Letting my imagination run, I couldn't help but wonder, clueless as I am, if this TSX function could be bad for security. :)
It would have been nice if TFA had told us what chips were affected, or how to determine that, rather than saying "haswell" and expecting everybody reading it to do their own research.
I just spent ten minutes looking around the web, trying to determine if the processor in my laptop is one of those affected - preperatory to perhaps trying to figure out, if it is, how to apply the "disable the broken feature" fix - without installing windows - to avoid the memory corruption bogyman if somebody distributes software that uses, or abuses the feature.

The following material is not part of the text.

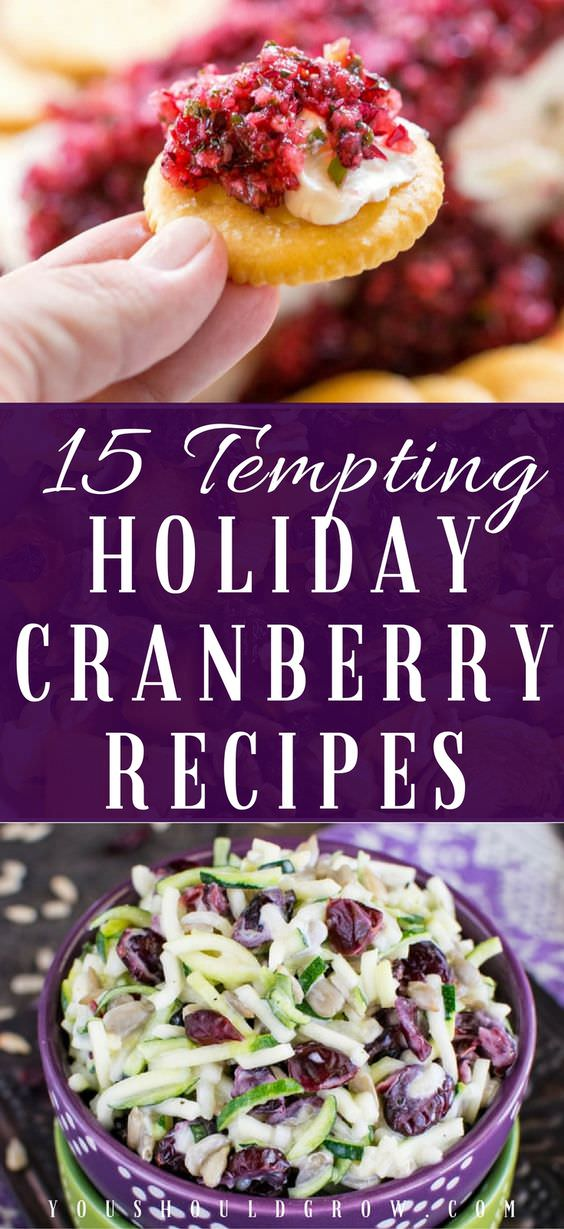 Check Out These 15 Tasty & Tempting Holiday Cranberry Recipes.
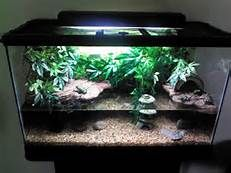 Fire Belly Toad Tank Setup Pets Aquatic Pets Frog Tank Frog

No joy. The documentation seems to say that:
- Core i7 is Haswell
- TSX is NOT supported on versions up to somethng BEFORE the processor version in my laptop (i7-4700MQ)
- But the descriptions of that processor I've found so far don't say, one way or another, whether it does or doesn't have TSX. B-b
The "flags" field in /proc/cpuinfo doesn't include a "tsx". But would it?
Can anyone tell us a simple way to check?
Bantam Dominique roosters crow a four-note song. Once you've heard it as "Happy BIRTHday" you can't NOT hear it that way
Million dollar question is disabling only viable solution?
Could problem be worked around with clever microcode patching?
Check the Intel ARK page for your model number Ex: http://ark.intel.com/products/...
If you have never updated your firmware, then you don't have to apply a fix.
I think the fix is only for people who update their firmware constantly.
Can anyone tell us a simple way to check?
Intel has on their website info on the processors.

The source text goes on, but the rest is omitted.